Ali Aujali, the NTC ambassador to the United States, told CNN he wasn't interested in how Gadhafi was killed, despite the murkiness surrounding the details.
"For me, it is better for him to be killed than captured alive," Aujali said.
News of the former strongman's death came as the NTC claimed Gadhafi's hometown of Sirte had fallen. Car horns tooted and guns fired in celebration in Tripoli and Benghazi, where the rebellion against Gadhafi began in February, as residents rushed into the streets to celebrate, The New York Times reported.
"I cannot express the depth of my happiness," one man told CNN in Tripoli at Martyrs' Square, which once was Green Square, the site of many of Gadhafi's fiery speeches during his four decades of iron-fisted, often cruel, rule. "In the end, the devil is gone."
At U.N. headquarters in New York, Secretary-General Ban Ki-moon spoke of the reports of Gadhafi's death, saying scenes of celebrations and grief would be played out over the next few days.
"Yet let us recognize immediately that this is only the end of the beginning," Ban said. "The road ahead for Libya and its people will be difficult and full of challenges."
When Gadhafi brutalized Libyans after they began protesting his regime earlier this year, the United States, its allies and Arab nations "stopped Gadhafi's forces in their tracks," Obama said.
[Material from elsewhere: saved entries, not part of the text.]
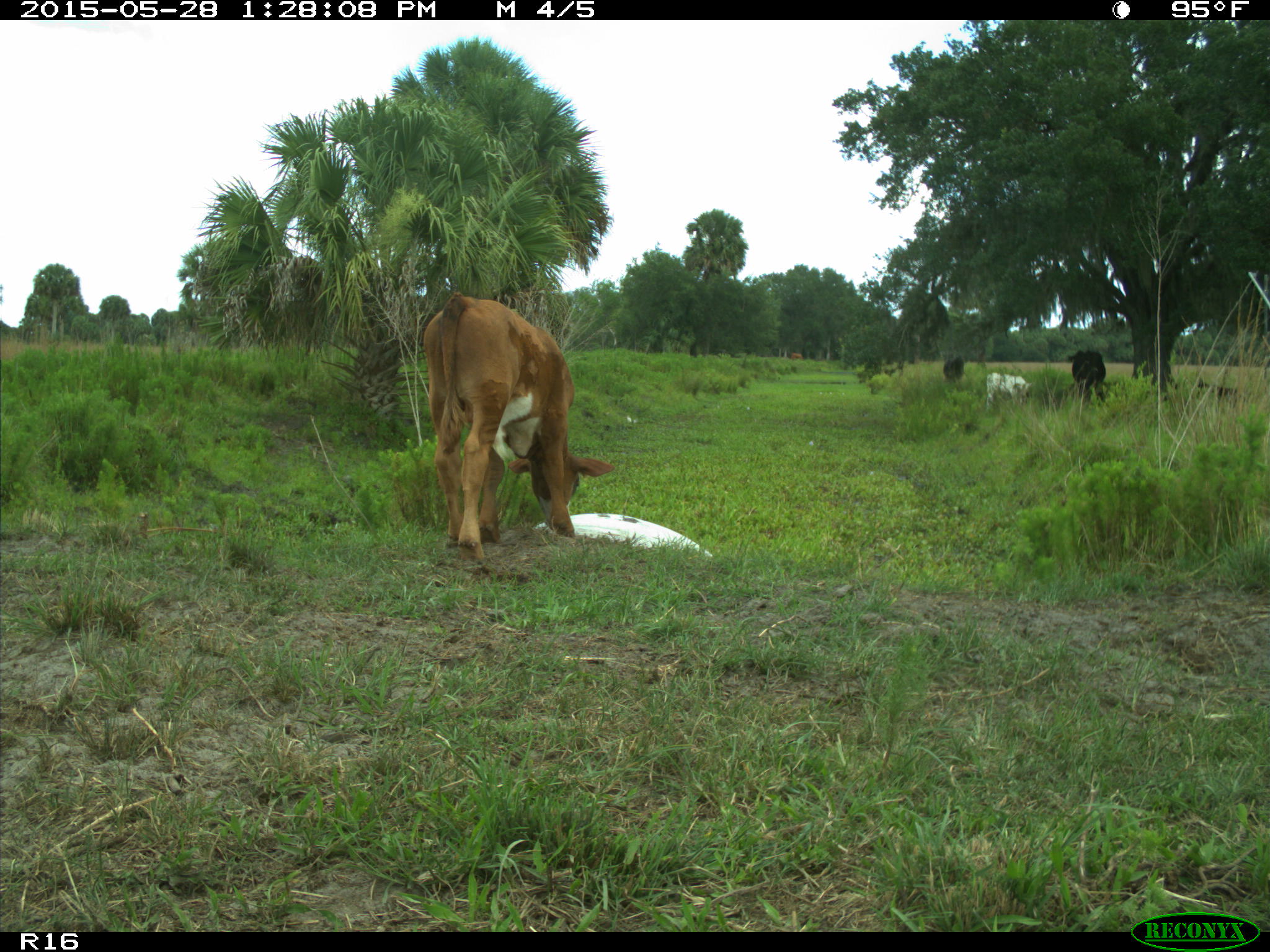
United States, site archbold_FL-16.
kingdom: Animalia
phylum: Chordata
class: Mammalia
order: Artiodactyla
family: Bovidae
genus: Bos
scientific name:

Obama praised the work of the NATO-led operation that, among other things, closed Libyan airspace and targeted military sites.
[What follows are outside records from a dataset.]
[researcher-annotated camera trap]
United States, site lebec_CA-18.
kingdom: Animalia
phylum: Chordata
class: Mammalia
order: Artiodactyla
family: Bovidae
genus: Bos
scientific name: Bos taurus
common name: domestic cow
Speaking at a town hall meeting in Plymouth, N.H., Vice President Joe Biden said the NATO coalition "got it right. Gadhafi is gone -- one way or another, he is gone."
In this case, America spent $2 billion total and didn't lose a single life, Biden said.
Obama urged Libya's interim government to build an "inclusive and tolerant" new government which would "stand as an ultimate rebuke" to Gadhafi.
He also urged Libyans to work with the international community to secure dangerous materials and respect the rights of all Libyans.
Obama reassured the Libyan people the United States and its allies would help them on their "long and winding road" to democracy.
"You have won your revolution," he said.